Я печально улыбнулась и почувствовала, как по щеке пробежала слезинка. В комнату ворвался Эйра в полубоевой ипостаси с длинными когтями на покрытых белой шерстью руках и с заострившимися чертами лица. Утробно рыча, он схватил меня в охапку, ограждая от всего, что только можно. Я взяла его лицо в руки. 

— Эйра, миленький, все хорошо. Посмотри на меня, все в порядке. Просто старые воспоминания. 

 Его звериный горящий взгляд сконцентрировался на мне и потихоньку стал затухать.

 — Точно все в пор-р-рядке? — Утробное рычание еще пробивалось от его испуга за меня. Я послала по нашей связи волну спокойствия, передавая любовь и умиротворение, касаясь золотой нити, связывавшей нас.

 — Точно, все хорошо, любимый. Расслабься. Мы просто говорили о прошлом. Я рассказывала, как чуть не потеряла тебя, и воспоминания разбередили душу. Мне иногда нужно немного поплакать, чтоб отпустить эту боль. Но сейчас все хорошо, веришь? — Я смотрела в его глаза с самой искренней из улыбок, которую могла сейчас подарить ему.

 — Почти. Можно я посижу с вами? Не смогу тебя сейчас выпустить из объятий. Мой зверь еще не успокоился.

 — Конечно! Пойдем на диван. — Потянула его за руку и уселась в объятиях своего белого барса.

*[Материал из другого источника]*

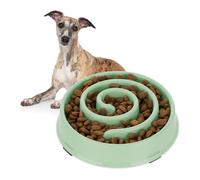 2x Ciotole anti-ingozzamento cani mangiatoia scodella cibo 600 ml taglia media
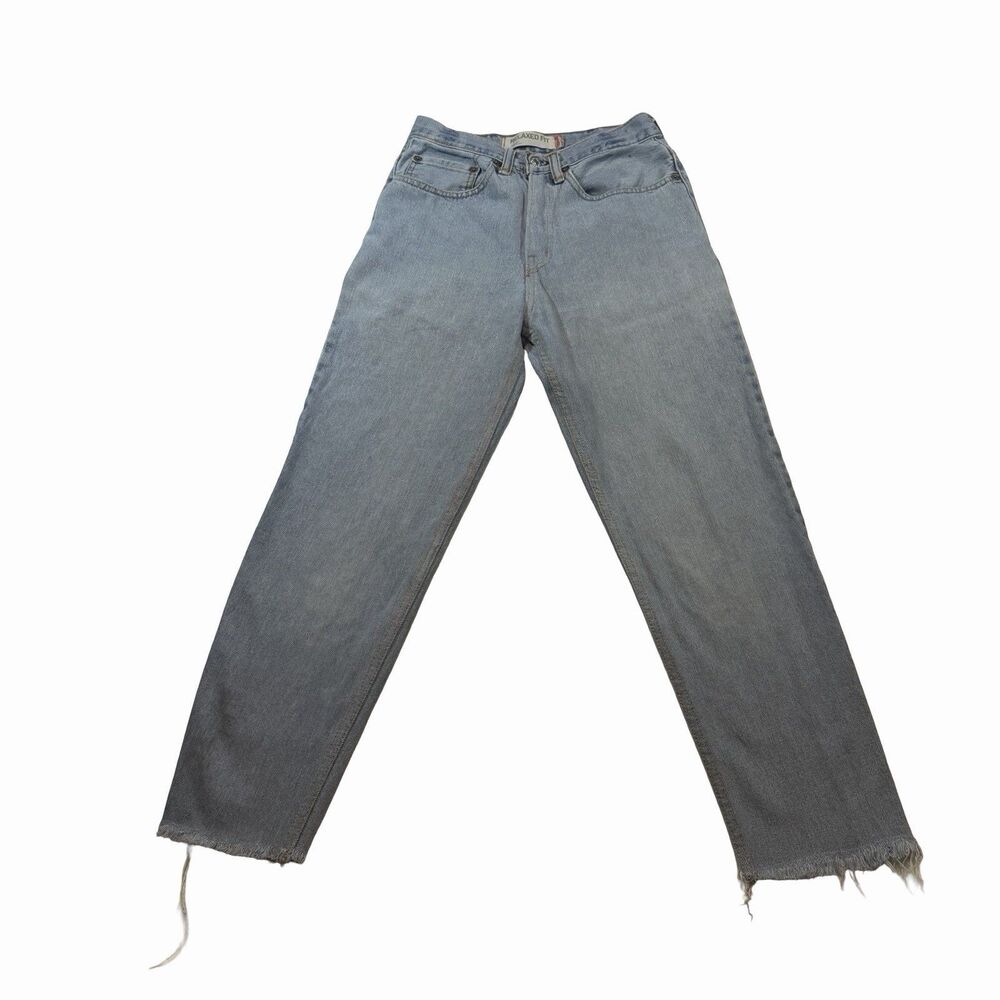 Levis 550 Jeans Womens 26 x 24 Relaxed Fit Tapered Leg High Rise Light Wash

— Так вот, Гришнак, друг детства, убил меня, вонзив в сердце кинжал. И с ним в груди я подарила Грише первый поцелуй, завершавший привязку. 

Глаза Эдварда, мягко говоря, выпали из орбит. А многострадальные подлокотники разорвались вмиг от отросших когтей. Прочная драповая ткань разошлась, выталкивая из рваных борозд белый пух. Эдвард перевел горящий взгляд на Эйру. 

—  Как вы это допустили? Истинные…

 — Это было на войне, во время сражения. Мы все тогда держались из последних сил. — Эйра провел пятерней по своим длинным белым волосам, сжимая их на затылке, нарочно причиняя себе боль. Этот жест всегда помогал ему говорить о тяжелых для него событиях.

 — Они не виноваты! — Я попыталась встать от возмущения, но сильные руки лишь сильнее вдавили меня в твердый торс Эйры. — Я сама сняла с себя щит, увидев родное лицо, — закончила свою мысль, опуская голову. 

Ведь мне до сих пор за это стыдно. Опустить щит на войне. А вдруг это был бы вообще не Гриша, а чья-то наложенная иллюзия, чтобы заглушить мою настороженность? Меня долго ругали за это, и по сей день пекутся о моем здоровье, не давая и секунды бесконтрольного уединения. Я тяжело вздохнула, пытаясь унять раздражение. Последнее время эмоции пляшут, как канат, натянутый меж двух башен во время сильного ветра. Я настолько ушла в свои мысли, что не слышала голоса Эйры, который звал меня, не чувствовала встряску Эдварда. Закрылась стеной, свернувшись на диване, и, прикрыв глаза, стала думать. Думать, в какой из многочисленных раз наших постельных игрищ пожелала ребенка. Иначе мое состояние объяснить... 

Эта мысль настолько ошеломила и выбила из колеи, что я замкнулась в себе. Чтобы переварить, смириться и понять. Себя и свой новый статус беременной женщины. Если до этого момента опека истинных меня душила, то что же будет, когда они узнают о моем положении? Я разлепила тяжелые веки и оглядела комнату. Все, теперь уже шестеро, смотрели на меня немигающими взглядами. Тела напряжены, будто вот-вот сорвутся с места обнимать или спасать от обморока, чтобы не ударилась о жесткий диван. Ладно, ладно, это я уже драматизирую... Глубоко вдохнув, убрала стену на выдохе. Открыла им сознание. Все равно не смогу долго скрывать это от них, да и не хочу. Они же самые близкие, моя семья. А от семьи не должно быть тайн. Я внимательно смотрела на их лица и реакцию. Секунда — и меня сразил дикий хохот. Такие растерянные моськи просто не могли не вызвать смех. Меня стали обнимать, кружить по комнате, подкидывать и снова обнимать. Целовать, ласкать, да так пылко что еще чуть-чуть — и я буду готова отдаться всем шестерым прямо тут.